→ **Kaynak metin**:

========

Radka: Türkiye’de İlk Düğün ve Daha Fazlası
Türkiye’ye olan 2. seyahatim aslında açık bir şekilde net bir hedefe yönelikti : arkadaşım Vildan’ın düğünü. Şubatta gittiğim Türkiye’ye bir daha gideceğim aklıma gelmezdi ama ne diyebilirim ki, asla Türkiye için yeterli zaman yoktur.
Rotası Prag-İstanbul-Antalya şeklinde olan seyahatimde, bu sefer direkt olarak havaalanından otobüs terminaline gitmeyi, oradan da Demre’ye geçmeyi tercih ettim. Fakat daha sonradan fark ettim ki bu pek de iyi bir değilmiş. Geçtiğim virajlı ve sarmallar sahil yolları sonrasında oluşan baş ağrısı, odama varıp uzun bir uyku çektiğim halde bile geçmemişti. Nihayet sabah aldığım ağrı kesicilerle tekrar kendimi iyi hissediyordum.
Muhteşem bir karşılama beni bekliyordu. Bu hisse bayılıyorum! Büyükanne bile bana her zaman olduğu gibi Katerina diye değil, Radko diye sesleniyordu. 10 gün içinde tekrardan kendimi halktan biri, onların yaşamından biri gibi hissediyordum.

========

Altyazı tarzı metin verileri
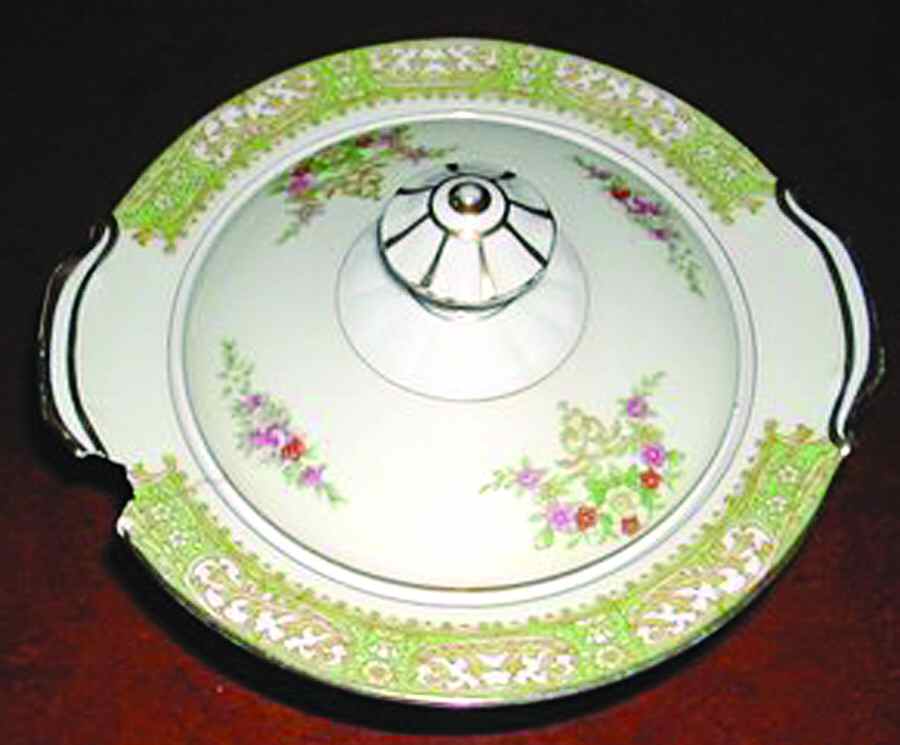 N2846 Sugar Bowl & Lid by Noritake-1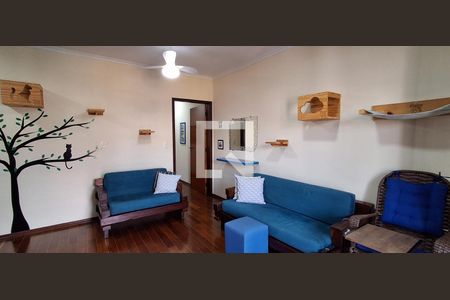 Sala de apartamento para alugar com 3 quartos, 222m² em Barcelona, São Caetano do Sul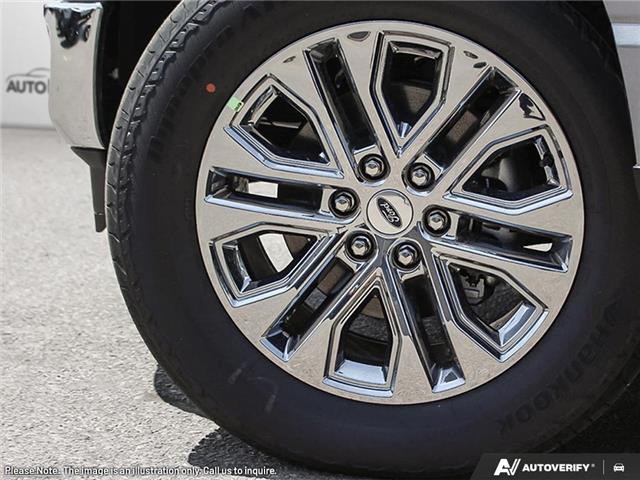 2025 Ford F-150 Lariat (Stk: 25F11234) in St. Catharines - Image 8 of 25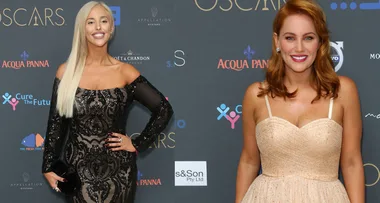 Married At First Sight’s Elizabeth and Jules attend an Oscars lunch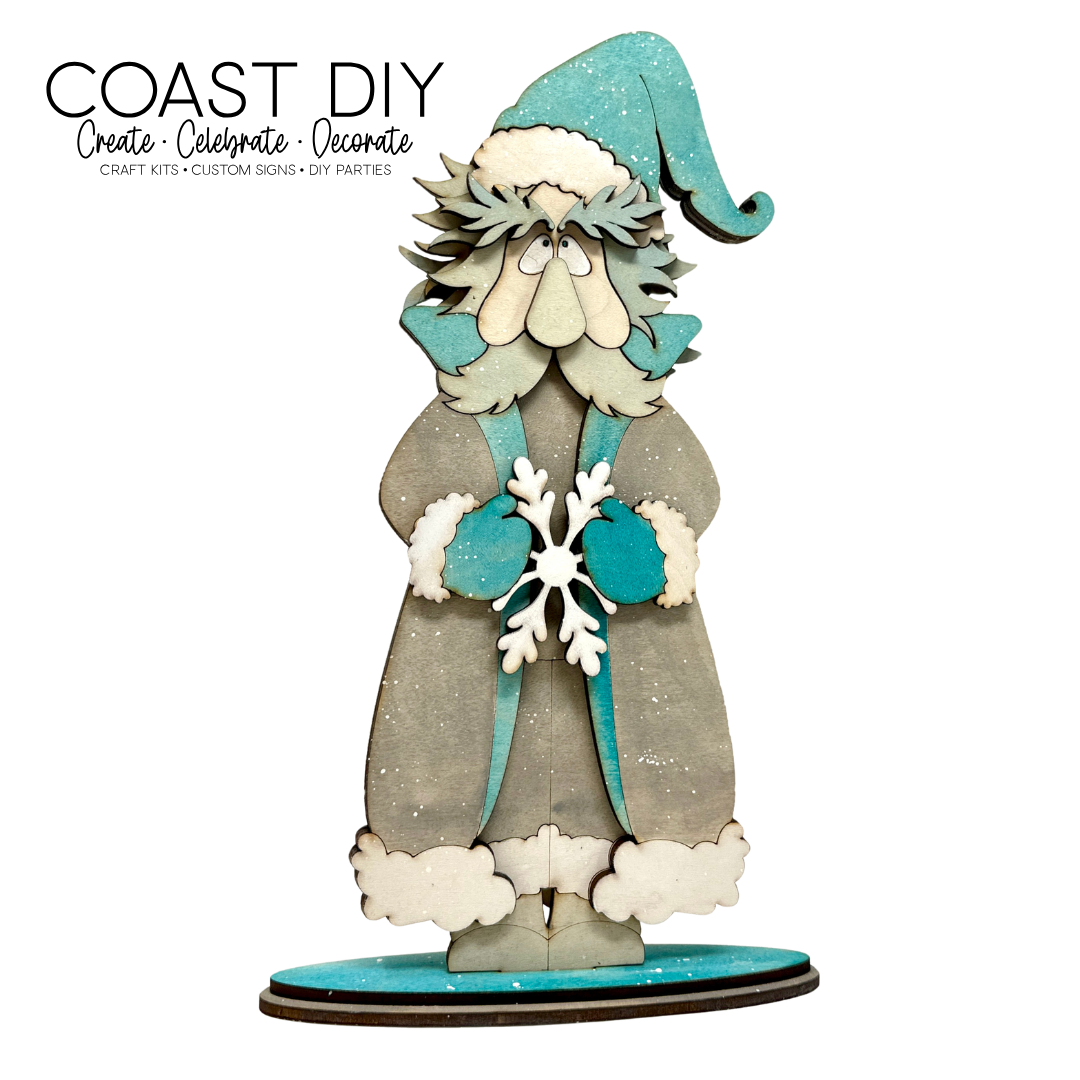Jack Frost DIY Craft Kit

========

→ **Görevleriniz**:
[A] Türkiye gezisi yazısında "Muhteşem bir karşılama" kısmından "biri gibi hissediyordum." kısmına kadar olan bölümü hiç değiştirmeden kopyalayın.
[B] Türkiye gezisi yazısına göre şu soruları cevaplayın:
(i) Bu ikinci seyahat kimin düğünü içindi?
(ii) Otobüs terminalinden hangi yere geçildi?
(iii) Büyükanne yazara hangi adla sesleniyordu?
[C] Türkiye gezisi yazısının devamını, son cümleden sonrasını getirerek yazın.
Bu girdilere hiç ihtiyacınız olmayacak.

→ **Cevaplar**:
[A]
Muhteşem bir karşılama beni bekliyordu. Bu hisse bayılıyorum! Büyükanne bile bana her zaman olduğu gibi Katerina diye değil, Radko diye sesleniyordu. 10 gün içinde tekrardan kendimi halktan biri, onların yaşamından biri gibi hissediyordum.

[B]
(i) Vildan'ın düğünü
(ii) Demre
(iii) Radko

[C]
İlk deneyimimi 23 Nisan Ulusal Egemenlik ve Çocuk Bayramı’nda, Antalya Kaş’a giderek edinmiştim. Daha önce çocuklar adına hiç böyle bir kutlama görmemiştim. Bu, Mustafa Kemal Atatürk’ün çocuklara armağan ettiği bir bayrammış. Bütün meydanlar insanlarla doluydu. Çocuklar burada gösterilerini yapıyorlardı. Muhteşemdi! Her yer kostüm giymiş çocuklarla doluydu. O gün kesinlikle kendimi bayramın havasında kaybetmiştim. Sonrasında Leyla’nın arkadaşıyla öğle yemeği vakti gelmişti. Hava o kadar güzeldi ki yemeği açık havada yemiştik. Bana sürpriz olan ise bunu sadece Tük olmayanlar için sıradan bir öğle yemeği olmayıp, bütün düğün ekibinin orada olmasıydı.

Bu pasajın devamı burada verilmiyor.